#### [Your objective]
Every entry gets copied exactly. No images go into the copy.

-*-

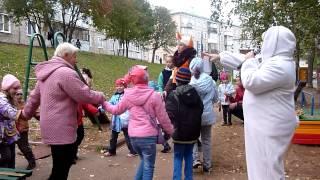 Развлекательная программа для детей.(Открытие детской площадки в Нововятском районе города Кирова на улице Опарина., 2014-09-23T16:34:48.000Z)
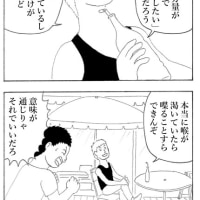 マンガ・四コマ・『渇きくん』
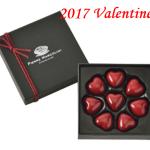 ハート形チョコレートなら本場ベルギーのピエール・マルコーニ!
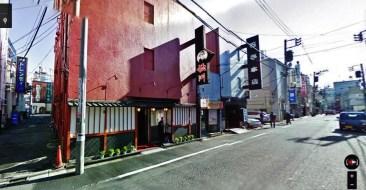 Yoshiwara Geisha club soapland.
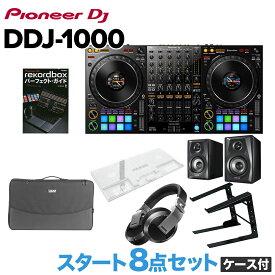 Pioneer DJ DDJ-1000 スタート8点セット(ケース付き) ヘッドホン PCスタンド 専用カバー スピーカー ケースセット 【パイオニア DDJ1000】
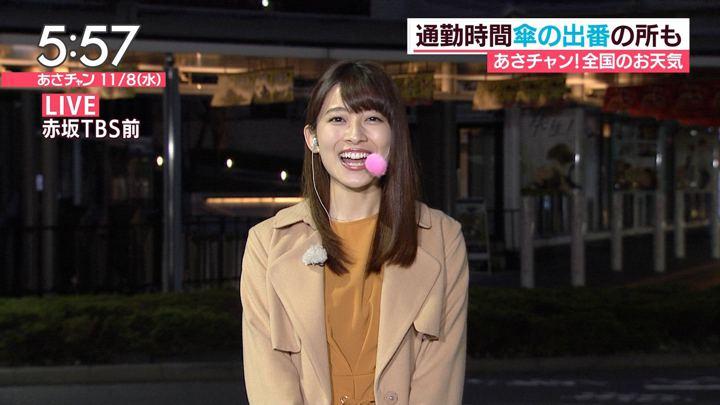 2017年11月08日山本里菜の画像10枚目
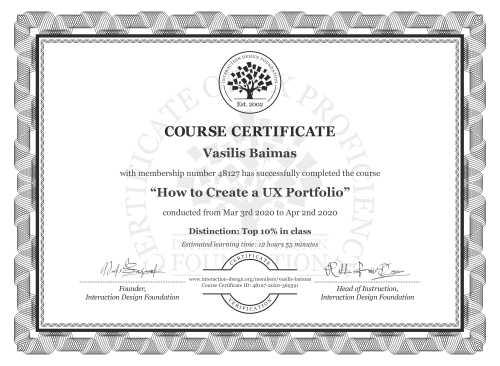 Vasilis Baimas's Course Certificate: How to Create a UX Portfolio
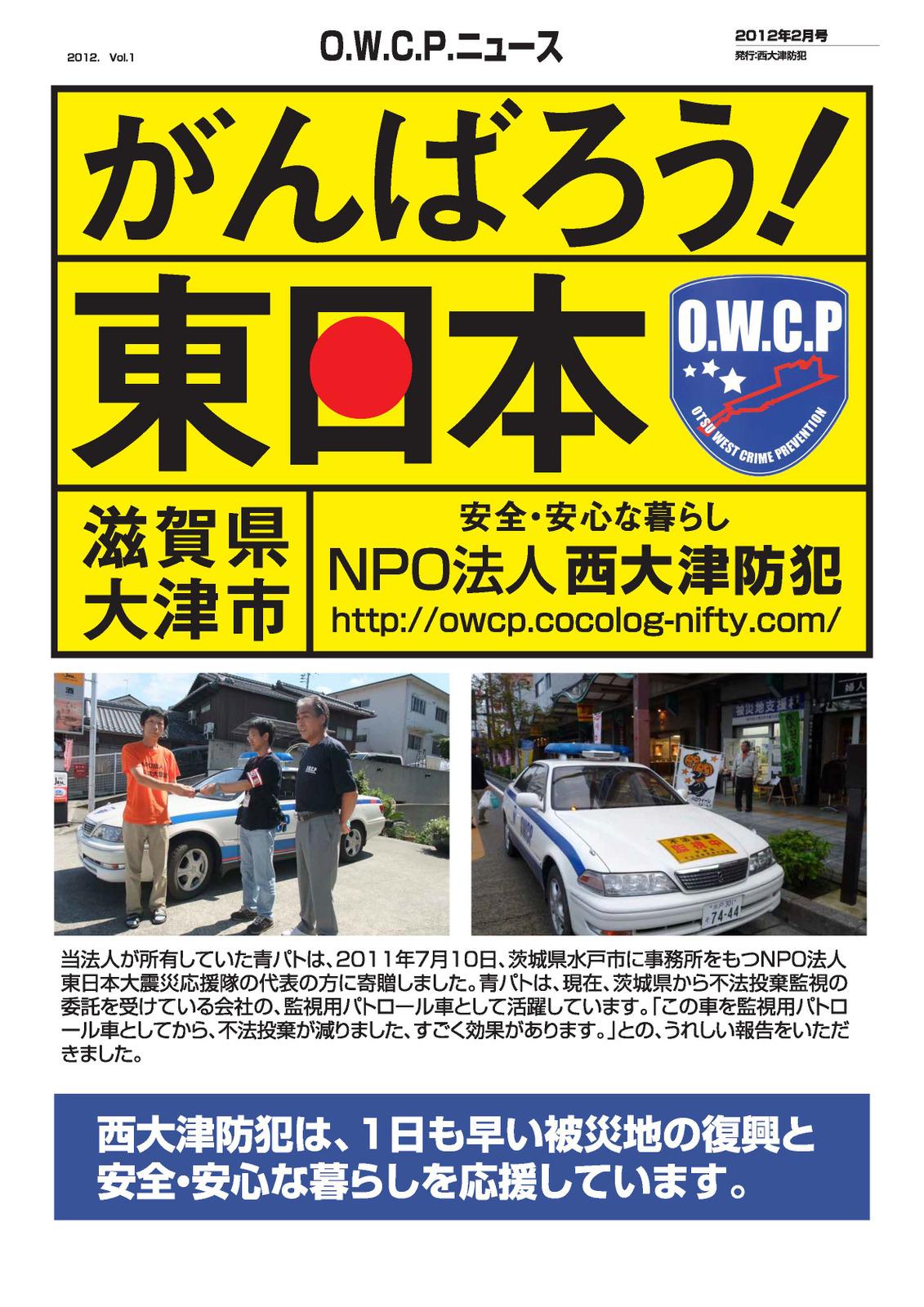 Owcp_news2012_1_a3_3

-*-

#### [Your response]
 Развлекательная программа для детей.(Открытие детской площадки в Нововятском районе города Кирова на улице Опарина., 2014-09-23T16:34:48.000Z)
 マンガ・四コマ・『渇きくん』
 ハート形チョコレートなら本場ベルギーのピエール・マルコーニ!
 Yoshiwara Geisha club soapland.
 Pioneer DJ DDJ-1000 スタート8点セット(ケース付き) ヘッドホン PCスタンド 専用カバー スピーカー ケースセット 【パイオニア DDJ1000】
 2017年11月08日山本里菜の画像10枚目
 Vasilis Baimas's Course Certificate: How to Create a UX Portfolio
 Owcp_news2012_1_a3_3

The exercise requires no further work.